The last few years have been without doubt some of the most challenging in India’s aviation history. Over-capacity, high input costs, intense competition and a negative policy and regulatory environment conspired to threaten the viability of virtually the entire aviation value chain. India’s airlines alone have lost more than USD10 billion combined since FY2009. Airline debt stands at around USD11.3 billion, rising to close to USD14 billion if liabilities to vendors are included. At an industry level airline debt is now equivalent to more than 100% of airline revenue.

In FY2015 traffic increased and losses declined but this was largely a function of lower fuel prices. There was little else which happened that contributed to the improved performance. Looking ahead to the remainder of FY2016, the positive external factors are that fuel prices are expected to stay close to current levels while India’s economic outlook is improving. Robust traffic growth is expected to continue, and with modest capacity expansion, Indian carrier financials should see further improvement.

The greatest risk to recovery and profitability – other than an increase in fuel prices – is a failure to maintain pricing discipline. In 1Q2016 airlines have already been seen to visibly compromise yields in order to generate cash.

If India is to achieve a genuine, transformational step-change and claim its rightful place as one of the world’s leading aviation markets, the onus in the coming year will be on the government to establish a clear vision and roadmap for the sector, supported by an enabling policy and regulatory framework.

This is a short extract from CAPA's comprehensive 300-page India Aviation Outlook Report FY2016, to be released on 31-Jul-2015. The Outlook includes CAPA's projections for traffic, capacity, yields and earnings and presents fleet induction plans, detailed operating and financial analysis and risk assessments of each Indian airline. The report also outlines domestic and international strategies, including expected developments on bilateral policy, codeshares and partnerships. Please contact Binit Somaia on bs@centreforaviation.com to order your copy.

→ **Given information**:
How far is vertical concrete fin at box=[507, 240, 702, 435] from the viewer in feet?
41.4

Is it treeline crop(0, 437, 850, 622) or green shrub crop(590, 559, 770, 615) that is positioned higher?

→ **Required tasks**:
- A) Answer these questions from the India aviation text, one line each:
(i) How much money have India's airlines lost combined since FY2009?
(ii) Other than an increase in fuel prices, what does the text call the greatest risk to recovery and profitability?
(iii) On what date is the outlook report to be released?
- B) Set down the India aviation text word for word from "The greatest risk" to "to generate cash.".
- C) Carry the India aviation text forward, beginning right after its final sentence.

→ **Responses per task**:
- A)
(i) More than USD10 billion.
(ii) A failure to maintain pricing discipline.
(iii) 31-Jul-2015.

- B)
The greatest risk to recovery and profitability – other than an increase in fuel prices – is a failure to maintain pricing discipline. In 1Q2016 airlines have already been seen to visibly compromise yields in order to generate cash.

- C)
The new government has been disappointing for the aviation industry, but institutional integrity has been restored

Since 2008 the Indian government has failed to set a clear vision and direction for the aviation industry. Aside from the decision to allow foreign airline investment in Indian carriers in 2012, there have been no game-changing initiatives designed to address the structural issues facing the industry.

The aviation sector was therefore eagerly looking forward to the prospect of transformational reforms following the election of a new government in May-2014 which came to power with a single-party parliamentary majority and a mandate for growth and change.

It was expected that the administration would quickly seek to address some of the key policy and fiscal distortions, strengthen institutions and kick-start stalled airport infrastructure projects.

But progress on fundamental issues over the last year has been very disappointing. This has been a year of inaction across multiple critical issues such as a new civil aviation policy; institutional strengthening; developing a strategic direction for Air India and the Airports Authority of India; reducing sales tax on fuel; removing the 5 year/20 aircraft rule for international services; airport infrastructure.

The critical role that aviation can play in ensuring economic competitiveness and generating employment by facilitating business, trade and tourism has not yet been recognised, despite the unprecedented emphasis which this administration places on tourism as a priority sector.

However, the one area in which there has been some positive development is the demonstrated commitment to restoring institutional integrity to the Ministry’s engagement with the industry. This is an achievement that should not be underestimated.

Trust and integrity between the government and stakeholders is essential if transformational outcomes are to be achieved and if capital is to be attracted to the sector, and on this front there has been good progress. This at least provides a foundation for what will hopefully be a more active and decisive second year of the government. The administration appears to have the intent and the willingness to deliver on reforms but needs to translate this into action.

DGCA reforms and institutional strengthening are critical but do not appear to be a priority

India’s aviation regulator, the Directorate General of Civil Aviation (DGCA) remains weak in terms of skills and resources. The task of reforming the DGCA to support the needs of a fast growing aviation sector has been neglected since 2004.

Internal targets for resourcing – which are far from being met - are based on requirements that were defined several years ago and have since been superseded by market growth. Indian carriers are adding 12-15 million passengers per annum, a number that is only expected to increase over time. If the sector is going to expand safely then the DGCA must start building for the future and not for the past.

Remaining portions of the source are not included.